[Collected data entries]
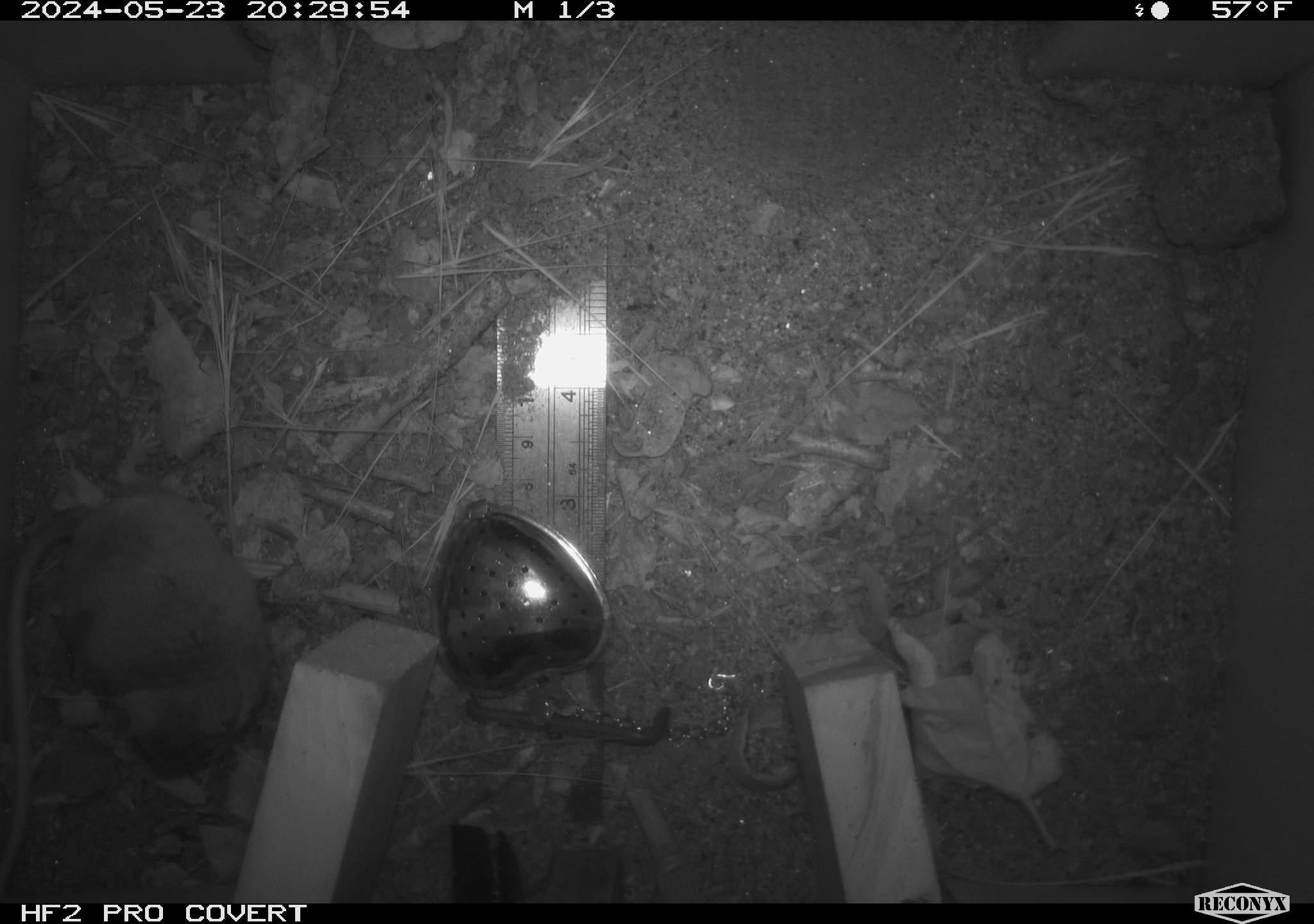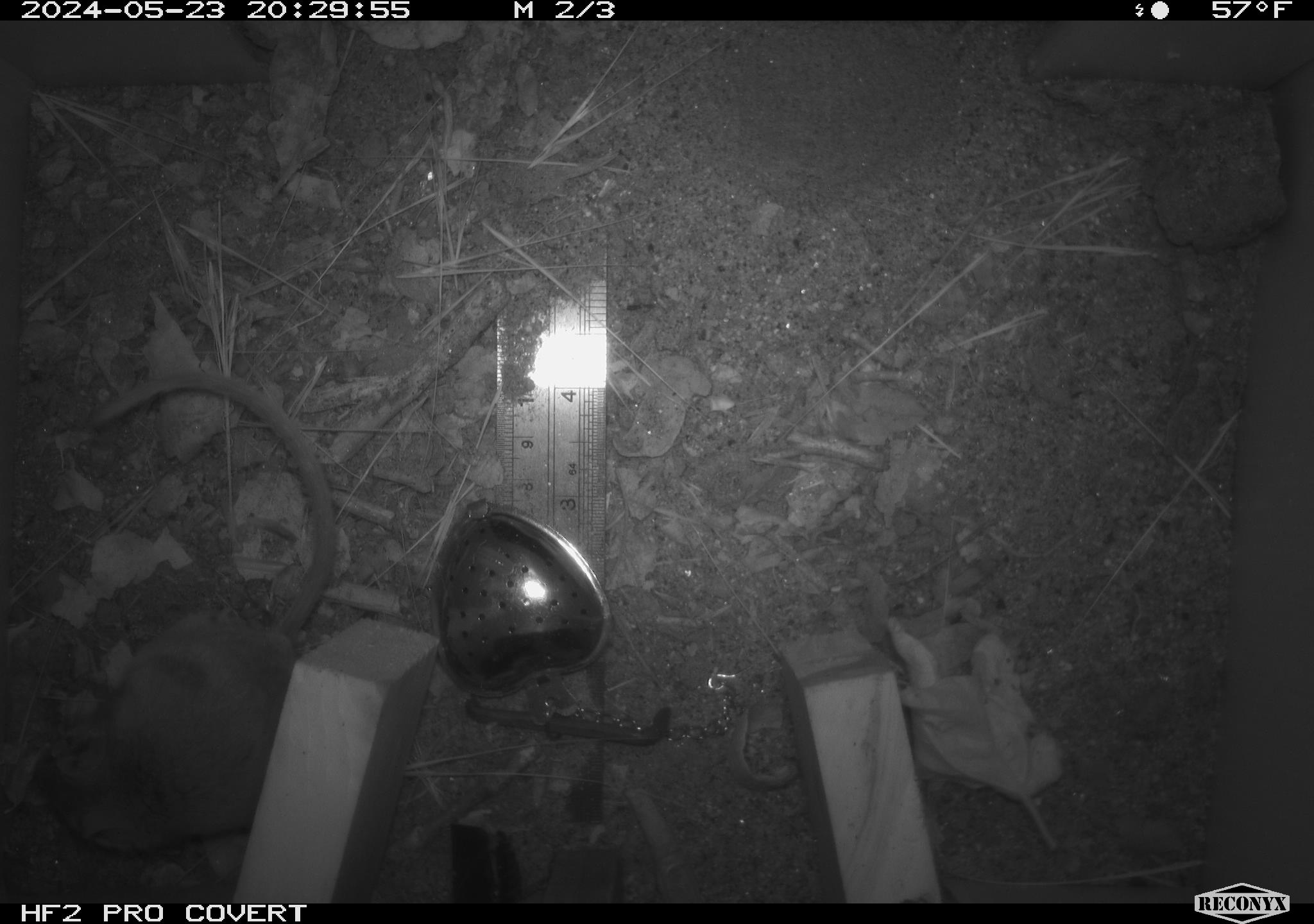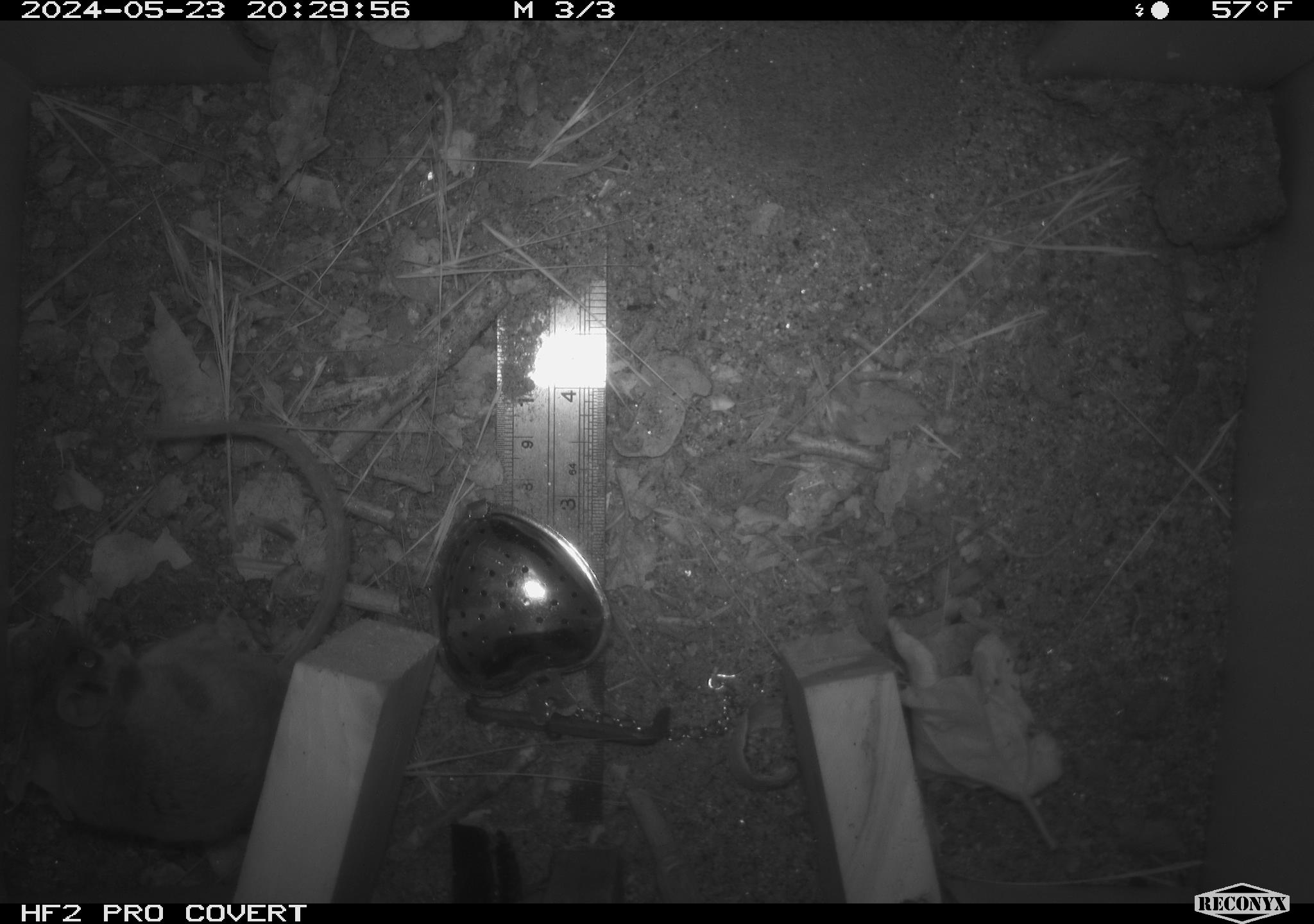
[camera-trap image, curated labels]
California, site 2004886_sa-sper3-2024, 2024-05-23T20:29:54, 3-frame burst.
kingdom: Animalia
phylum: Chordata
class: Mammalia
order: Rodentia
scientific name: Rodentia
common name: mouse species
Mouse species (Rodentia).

_PROBLEM TO WORK ON_. Would you please print the entries once more, word for word, minus the pictures?

_EXERCISE ANSWER_.
[camera-trap image, curated labels]
California, site 2004886_sa-sper3-2024, 2024-05-23T20:29:54, 3-frame burst.
kingdom: Animalia
phylum: Chordata
class: Mammalia
order: Rodentia
scientific name: Rodentia
common name: mouse species
Mouse species (Rodentia).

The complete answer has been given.